#### Directions for this task
Go through the data below. Pull out every line that has the word "United".

--------

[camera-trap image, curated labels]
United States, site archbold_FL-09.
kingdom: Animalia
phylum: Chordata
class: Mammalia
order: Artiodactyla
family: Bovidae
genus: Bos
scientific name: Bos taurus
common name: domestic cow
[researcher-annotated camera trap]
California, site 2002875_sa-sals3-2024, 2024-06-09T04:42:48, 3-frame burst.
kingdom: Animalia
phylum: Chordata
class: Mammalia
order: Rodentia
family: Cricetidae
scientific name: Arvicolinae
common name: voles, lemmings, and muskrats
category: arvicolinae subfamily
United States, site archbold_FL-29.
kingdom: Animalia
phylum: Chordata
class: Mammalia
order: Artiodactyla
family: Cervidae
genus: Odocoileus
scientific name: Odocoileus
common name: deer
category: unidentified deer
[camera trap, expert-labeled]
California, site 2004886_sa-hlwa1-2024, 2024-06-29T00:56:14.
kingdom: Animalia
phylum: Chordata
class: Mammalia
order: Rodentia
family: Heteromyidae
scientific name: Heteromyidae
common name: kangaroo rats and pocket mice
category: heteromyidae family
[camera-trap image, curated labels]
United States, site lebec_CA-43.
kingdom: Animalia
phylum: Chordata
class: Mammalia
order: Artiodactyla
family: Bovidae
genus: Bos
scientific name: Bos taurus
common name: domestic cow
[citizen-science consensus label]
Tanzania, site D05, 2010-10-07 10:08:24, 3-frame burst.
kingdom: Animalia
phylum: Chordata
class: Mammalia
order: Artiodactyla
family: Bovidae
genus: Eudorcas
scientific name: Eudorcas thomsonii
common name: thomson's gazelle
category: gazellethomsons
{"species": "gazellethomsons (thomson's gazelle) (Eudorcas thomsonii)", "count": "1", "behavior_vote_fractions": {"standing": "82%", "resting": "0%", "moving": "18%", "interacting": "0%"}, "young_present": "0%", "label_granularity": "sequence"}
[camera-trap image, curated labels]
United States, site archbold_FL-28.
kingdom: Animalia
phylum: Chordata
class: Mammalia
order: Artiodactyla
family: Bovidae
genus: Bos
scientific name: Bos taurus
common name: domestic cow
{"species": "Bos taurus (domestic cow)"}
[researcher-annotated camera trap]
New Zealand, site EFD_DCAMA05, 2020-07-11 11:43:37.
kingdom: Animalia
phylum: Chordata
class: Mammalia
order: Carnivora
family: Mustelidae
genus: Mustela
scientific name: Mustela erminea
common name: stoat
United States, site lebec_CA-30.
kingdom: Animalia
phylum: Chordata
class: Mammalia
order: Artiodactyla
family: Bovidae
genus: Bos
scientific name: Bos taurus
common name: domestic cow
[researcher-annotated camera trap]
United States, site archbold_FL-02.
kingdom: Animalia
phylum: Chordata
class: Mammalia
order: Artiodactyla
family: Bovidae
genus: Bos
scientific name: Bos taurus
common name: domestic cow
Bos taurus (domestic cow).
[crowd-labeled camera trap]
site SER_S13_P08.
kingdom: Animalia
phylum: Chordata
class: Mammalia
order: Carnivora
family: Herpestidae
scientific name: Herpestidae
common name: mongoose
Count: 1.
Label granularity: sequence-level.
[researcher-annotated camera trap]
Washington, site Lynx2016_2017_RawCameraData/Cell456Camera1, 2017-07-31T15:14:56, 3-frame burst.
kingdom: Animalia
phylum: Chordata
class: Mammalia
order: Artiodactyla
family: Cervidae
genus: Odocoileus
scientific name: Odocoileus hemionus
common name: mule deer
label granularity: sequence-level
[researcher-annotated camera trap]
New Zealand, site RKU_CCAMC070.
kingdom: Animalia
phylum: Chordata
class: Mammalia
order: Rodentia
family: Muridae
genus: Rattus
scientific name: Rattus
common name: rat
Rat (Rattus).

--------

#### Response
United States, site archbold_FL-09.
United States, site archbold_FL-29.
United States, site lebec_CA-43.
United States, site archbold_FL-28.
United States, site lebec_CA-30.
United States, site archbold_FL-02.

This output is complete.